# 任务列表
1) 把这段 Python 代码从“result.append(index)”到“X = preprocess(df)”之间的内容原样打印出来，开头和结尾那两处也要算进去。
2) 从这段 Python 代码最后一行之后接着往下写。

# 所给文本
# -*- coding: utf-8 -*-
# 这个文件用于存放一些常用的函数
import numpy as np
import os
import random
import pandas as pd
from scipy.io import arff
from sklearn.preprocessing import LabelEncoder, StandardScaler
from sklearn.impute import SimpleImputer


def MV(adj, n_cls):
    result = []
    result_pros = []
    for i in range(adj.shape[0]):
        count = np.zeros(n_cls)
        for j in range(adj.shape[1]):
            if adj[i][j] != -1:
                count[adj[i][j]] += 1
        index = np.argmax(count)
        result.append(index)
        if count[index] != 0:
            result_pros.append(count[index] / sum(count))
        else:
            result_pros.append(0)
    return np.array(result), np.array(result_pros)


# 加载数据 (X和L，其中X是从arff中读取，L是从response.txt中读取)
def load_data(filename):
    data, meta = arff.loadarff('realData/{}.arff'.format(filename))
    df = pd.DataFrame(data)
    X = preprocess(df)

    # 读取真标文件和打标文件
    true_labels_path = 'realData/{}.gold.txt'.format(filename)
    dataset_path = 'realData/{}.response.txt'.format(filename)

    # 读取真实标签
    file = open(true_labels_path, "r")
    strs_true = file.readlines()
    file.close()

    # 读取工人标注
    file = open(dataset_path, "r")
    strs_labels = file.readlines()
    file.close()

    num_tsk = len(strs_true)
    worker_id = []
    class_id = []

    # 对齐工人id和工人下标
    for i in range(len(strs_labels)):
        strs_labels[i] = strs_labels[i].strip().split('	')
        worker_id.append(strs_labels[i][0])
        class_id.append(strs_labels[i][-1])
    worker_id = np.unique(worker_id)
    worker_dist = {}
    for i in range(len(worker_id)):
        worker_dist[worker_id[i]] = i

    num_wkr = len(worker_id)
    num_cls = len(np.unique(class_id))

    # 对其实例id和实例下标
    true_labels = []
    tsk_dist = {}

    for i in range(num_tsk):
        strs_true[i] = strs_true[i].strip().split('	')
        true_labels.append(int(strs_true[i][1]))
        tsk_dist[strs_true[i][0]] = i

    # 构建标记矩阵，未打标为-1
    adj = []
    for i in range(num_tsk):
        adj.append([])

# 原始数据
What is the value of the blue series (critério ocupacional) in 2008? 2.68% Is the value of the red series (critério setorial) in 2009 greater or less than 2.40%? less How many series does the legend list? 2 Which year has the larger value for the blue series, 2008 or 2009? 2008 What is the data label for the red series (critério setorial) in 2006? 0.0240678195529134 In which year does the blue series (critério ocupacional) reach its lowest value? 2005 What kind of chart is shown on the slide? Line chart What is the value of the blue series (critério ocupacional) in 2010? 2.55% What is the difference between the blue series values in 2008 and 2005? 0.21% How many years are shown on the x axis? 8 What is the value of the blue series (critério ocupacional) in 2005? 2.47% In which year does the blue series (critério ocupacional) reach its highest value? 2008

* * *

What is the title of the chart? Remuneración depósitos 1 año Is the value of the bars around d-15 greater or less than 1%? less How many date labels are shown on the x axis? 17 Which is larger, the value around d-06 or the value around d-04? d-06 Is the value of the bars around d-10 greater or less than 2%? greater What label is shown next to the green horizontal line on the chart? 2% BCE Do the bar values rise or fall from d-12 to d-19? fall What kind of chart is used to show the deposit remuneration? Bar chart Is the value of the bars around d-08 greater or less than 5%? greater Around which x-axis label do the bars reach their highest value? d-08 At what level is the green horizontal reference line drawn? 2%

# 参考答案
1)
result.append(index)
        if count[index] != 0:
            result_pros.append(count[index] / sum(count))
        else:
            result_pros.append(0)
    return np.array(result), np.array(result_pros)


# 加载数据 (X和L，其中X是从arff中读取，L是从response.txt中读取)
def load_data(filename):
    data, meta = arff.loadarff('realData/{}.arff'.format(filename))
    df = pd.DataFrame(data)
    X = preprocess(df)

2)
    for i in range(len(strs_labels)):
        tsk_index = tsk_dist[strs_labels[i][1]]
        temp_class = int(strs_labels[i][2])
        adj[tsk_index].append(temp_class)

    return X, adj, true_labels, num_cls


def preprocess(df):
    # 转化为X
    X_cols = []
    for c in df.columns:
        if c != 'class':
            X_cols.append(c)
    X = df[X_cols]

    # 缺失值填充
    df = X
    # 首先删除全部是缺失值的特征
    df = df.dropna(axis=1, how='all')
    # 再用均值和mode替换连续属性和离散属性的缺失值
    try:
        imputer = SimpleImputer(strategy='most_frequent')
        df[df.select_dtypes(include=['object']).columns] = imputer.fit_transform(
            df[df.select_dtypes(include=['object']).columns])
    except:
        # print("No nominal attributes")
        pass
    try:
        imputer = SimpleImputer(strategy='mean')
        df[df.select_dtypes(include=['float']).columns] = imputer.fit_transform(
            df[df.select_dtypes(include=['float']).columns])
    except:
        # print("No numerical attributes")
        pass
    # 转化为数值
    for column in df.select_dtypes(include=['object']).columns:
        le = LabelEncoder()
        df[column] = le.fit_transform(df[column])
    # 归一化
    scaler = StandardScaler()
    df = scaler.fit_transform(df)
    # 转化为数组
    X = np.array(df)
    return X

def one_hot(target, n_classes):
    targets = np.array([target]).reshape(-1)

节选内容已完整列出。